I don't normally expect any bird activity in the Garden until well into November but today a nuthatch turned up and investigated the empty feeder.I have put a bulk order in with Haiths, hopefully he will return and I won't get food rotting in the feeders as has happened when I have tried feeding early in the season before.
I haven't done much birding during the summer but a recent visit to the Forest of Dean did result in a close encounter with a wild boar. I was in the sculpture park on an old raiway embankment when I heard a boar grunting just below me a few yards away. I couldn't see him as the undergrowth was very thick but from the volume it was about the same distance as you would be from a pig at a city farm. I moved a little down the path before leaning over the fence to see if I could spot him but without luck. I did see a small heard of fallow deer later on though. Earlier in the day I had stopped at Brierley to have a look at the beaver release. I did manage to see a beaver dam but no animals.
With some cold dry weather there has been a lot of activity on the feeders this weekend. With three different robins visiting the garden there have been fewer fights than I would have expected.

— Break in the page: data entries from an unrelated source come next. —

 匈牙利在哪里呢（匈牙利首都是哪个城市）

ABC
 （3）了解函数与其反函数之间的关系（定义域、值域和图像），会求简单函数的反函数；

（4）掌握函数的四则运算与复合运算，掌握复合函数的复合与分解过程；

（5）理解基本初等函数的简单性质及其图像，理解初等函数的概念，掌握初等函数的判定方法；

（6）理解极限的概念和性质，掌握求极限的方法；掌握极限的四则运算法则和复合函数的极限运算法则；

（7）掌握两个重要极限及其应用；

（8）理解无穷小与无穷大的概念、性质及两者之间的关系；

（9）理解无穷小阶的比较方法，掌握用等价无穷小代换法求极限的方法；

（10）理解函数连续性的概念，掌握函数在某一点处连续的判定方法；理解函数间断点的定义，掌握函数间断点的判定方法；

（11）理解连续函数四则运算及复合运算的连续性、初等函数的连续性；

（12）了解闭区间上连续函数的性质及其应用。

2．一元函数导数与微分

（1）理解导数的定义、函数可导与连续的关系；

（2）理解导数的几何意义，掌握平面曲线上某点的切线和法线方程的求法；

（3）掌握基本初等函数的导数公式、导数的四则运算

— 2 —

The sight of the weekend has been a robin regularly visiting the starling feeder with a pair of beady eyes peeping over the top of the fat bar. As I had run out of sunflower hearts I topped up the ground hopper with pinhead oatmeal which seems to have been very popular. I even had a song thrush inside the cage which is a first. Althogther the weekend has included goldfinches, chaffinches, great tits, blue tits, coal tits, marsh/willow tit (I must learn how to distinguish those), blackbird, song thrush, robin, dunnock and wood pigeon. Unusually for this area a heron also flew across the garden during the day. I haven't seen any long tailed tits or greenfinches around here for a while and there wasn't a single house sparrow around during the weekend.